(Entries taken from a collection)
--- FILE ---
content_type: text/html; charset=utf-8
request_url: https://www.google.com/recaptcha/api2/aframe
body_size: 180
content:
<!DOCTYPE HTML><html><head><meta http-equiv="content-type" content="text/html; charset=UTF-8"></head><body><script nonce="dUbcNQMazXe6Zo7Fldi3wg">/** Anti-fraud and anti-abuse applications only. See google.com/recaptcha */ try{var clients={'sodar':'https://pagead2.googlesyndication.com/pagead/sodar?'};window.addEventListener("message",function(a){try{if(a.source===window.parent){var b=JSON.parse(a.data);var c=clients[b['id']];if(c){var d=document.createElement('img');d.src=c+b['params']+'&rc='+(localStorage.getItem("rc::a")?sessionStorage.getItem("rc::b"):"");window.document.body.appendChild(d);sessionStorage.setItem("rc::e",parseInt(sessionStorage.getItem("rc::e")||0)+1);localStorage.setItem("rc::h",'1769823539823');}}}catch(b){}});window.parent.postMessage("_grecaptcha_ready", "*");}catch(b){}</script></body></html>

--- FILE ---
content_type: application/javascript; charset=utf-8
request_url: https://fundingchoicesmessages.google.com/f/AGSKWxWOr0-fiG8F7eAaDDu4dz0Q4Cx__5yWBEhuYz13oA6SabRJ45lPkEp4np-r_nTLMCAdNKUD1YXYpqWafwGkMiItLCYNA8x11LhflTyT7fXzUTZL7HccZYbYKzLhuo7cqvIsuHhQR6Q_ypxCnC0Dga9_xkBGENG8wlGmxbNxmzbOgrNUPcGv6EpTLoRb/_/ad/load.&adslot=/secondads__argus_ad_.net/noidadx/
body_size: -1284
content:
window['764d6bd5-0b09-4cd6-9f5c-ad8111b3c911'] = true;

REQUIREMENT -
Give again, exactly, every line from the one holding "request_url: https://www.google.com/recaptcha/api2/aframe" to the last line of the data.

EXERCISE ANSWER -
request_url: https://www.google.com/recaptcha/api2/aframe
body_size: 180
content:
<!DOCTYPE HTML><html><head><meta http-equiv="content-type" content="text/html; charset=UTF-8"></head><body><script nonce="dUbcNQMazXe6Zo7Fldi3wg">/** Anti-fraud and anti-abuse applications only. See google.com/recaptcha */ try{var clients={'sodar':'https://pagead2.googlesyndication.com/pagead/sodar?'};window.addEventListener("message",function(a){try{if(a.source===window.parent){var b=JSON.parse(a.data);var c=clients[b['id']];if(c){var d=document.createElement('img');d.src=c+b['params']+'&rc='+(localStorage.getItem("rc::a")?sessionStorage.getItem("rc::b"):"");window.document.body.appendChild(d);sessionStorage.setItem("rc::e",parseInt(sessionStorage.getItem("rc::e")||0)+1);localStorage.setItem("rc::h",'1769823539823');}}}catch(b){}});window.parent.postMessage("_grecaptcha_ready", "*");}catch(b){}</script></body></html>

--- FILE ---
content_type: application/javascript; charset=utf-8
request_url: https://fundingchoicesmessages.google.com/f/AGSKWxWOr0-fiG8F7eAaDDu4dz0Q4Cx__5yWBEhuYz13oA6SabRJ45lPkEp4np-r_nTLMCAdNKUD1YXYpqWafwGkMiItLCYNA8x11LhflTyT7fXzUTZL7HccZYbYKzLhuo7cqvIsuHhQR6Q_ypxCnC0Dga9_xkBGENG8wlGmxbNxmzbOgrNUPcGv6EpTLoRb/_/ad/load.&adslot=/secondads__argus_ad_.net/noidadx/
body_size: -1284
content:
window['764d6bd5-0b09-4cd6-9f5c-ad8111b3c911'] = true;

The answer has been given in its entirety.